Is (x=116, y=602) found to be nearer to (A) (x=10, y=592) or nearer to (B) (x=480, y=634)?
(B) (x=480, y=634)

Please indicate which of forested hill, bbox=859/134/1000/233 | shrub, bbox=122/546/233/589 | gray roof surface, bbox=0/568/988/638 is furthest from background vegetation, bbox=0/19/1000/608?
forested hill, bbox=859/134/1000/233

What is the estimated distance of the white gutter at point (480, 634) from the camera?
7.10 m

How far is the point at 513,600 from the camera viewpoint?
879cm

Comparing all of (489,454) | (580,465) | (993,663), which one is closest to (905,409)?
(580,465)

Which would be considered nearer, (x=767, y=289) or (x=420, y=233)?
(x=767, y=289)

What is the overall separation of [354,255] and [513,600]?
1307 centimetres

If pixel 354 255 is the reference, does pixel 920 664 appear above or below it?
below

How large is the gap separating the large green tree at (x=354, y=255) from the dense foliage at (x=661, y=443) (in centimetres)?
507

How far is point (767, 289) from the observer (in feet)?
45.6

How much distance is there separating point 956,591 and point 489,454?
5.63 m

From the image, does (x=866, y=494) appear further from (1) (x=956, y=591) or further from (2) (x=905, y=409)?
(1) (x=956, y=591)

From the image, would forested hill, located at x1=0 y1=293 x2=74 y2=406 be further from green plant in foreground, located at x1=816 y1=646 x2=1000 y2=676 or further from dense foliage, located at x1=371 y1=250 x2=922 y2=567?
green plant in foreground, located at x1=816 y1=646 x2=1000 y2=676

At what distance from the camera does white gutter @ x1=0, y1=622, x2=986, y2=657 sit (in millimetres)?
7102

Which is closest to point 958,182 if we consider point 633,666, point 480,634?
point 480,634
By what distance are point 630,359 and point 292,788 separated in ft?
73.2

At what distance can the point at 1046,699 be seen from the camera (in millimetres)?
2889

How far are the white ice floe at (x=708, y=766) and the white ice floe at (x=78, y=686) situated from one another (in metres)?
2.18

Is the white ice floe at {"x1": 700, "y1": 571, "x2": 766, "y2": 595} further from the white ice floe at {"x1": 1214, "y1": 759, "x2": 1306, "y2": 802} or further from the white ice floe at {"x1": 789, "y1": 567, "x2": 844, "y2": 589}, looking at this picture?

| Task statement |
Give every line of the rows above as a numbered list, leaving out the blank lines.

| Written reply |
1. Is (x=116, y=602) found to be nearer to (A) (x=10, y=592) or nearer to (B) (x=480, y=634)?
2. (B) (x=480, y=634)
3. Please indicate which of forested hill, bbox=859/134/1000/233 | shrub, bbox=122/546/233/589 | gray roof surface, bbox=0/568/988/638 is furthest from background vegetation, bbox=0/19/1000/608?
4. forested hill, bbox=859/134/1000/233
5. What is the estimated distance of the white gutter at point (480, 634) from the camera?
6. 7.10 m
7. How far is the point at 513,600 from the camera viewpoint?
8. 879cm
9. Comparing all of (489,454) | (580,465) | (993,663), which one is closest to (905,409)?
10. (580,465)
11. Which would be considered nearer, (x=767, y=289) or (x=420, y=233)?
12. (x=767, y=289)
13. What is the overall separation of [354,255] and [513,600]?
14. 1307 centimetres
15. If pixel 354 255 is the reference, does pixel 920 664 appear above or below it?
16. below
17. How large is the gap separating the large green tree at (x=354, y=255) from the dense foliage at (x=661, y=443) (in centimetres)?
18. 507
19. How far is point (767, 289) from the observer (in feet)?
20. 45.6
21. How much distance is there separating point 956,591 and point 489,454?
22. 5.63 m
23. From the image, does (x=866, y=494) appear further from (1) (x=956, y=591) or further from (2) (x=905, y=409)?
24. (1) (x=956, y=591)
25. From the image, would forested hill, located at x1=0 y1=293 x2=74 y2=406 be further from green plant in foreground, located at x1=816 y1=646 x2=1000 y2=676 or further from dense foliage, located at x1=371 y1=250 x2=922 y2=567?
26. green plant in foreground, located at x1=816 y1=646 x2=1000 y2=676
27. At what distance from the camera does white gutter @ x1=0, y1=622, x2=986, y2=657 sit (in millimetres)?
28. 7102
29. Which is closest to point 958,182 if we consider point 633,666, point 480,634?
30. point 480,634
31. By what distance are point 630,359 and point 292,788 separated in ft?
32. 73.2
33. At what distance can the point at 1046,699 be seen from the camera (in millimetres)?
34. 2889
35. How far are the white ice floe at (x=708, y=766) and the white ice floe at (x=78, y=686) situated from one another (in metres)?
36. 2.18
37. Is the white ice floe at {"x1": 700, "y1": 571, "x2": 766, "y2": 595} further from the white ice floe at {"x1": 1214, "y1": 759, "x2": 1306, "y2": 802} or further from the white ice floe at {"x1": 789, "y1": 567, "x2": 844, "y2": 589}, looking at this picture?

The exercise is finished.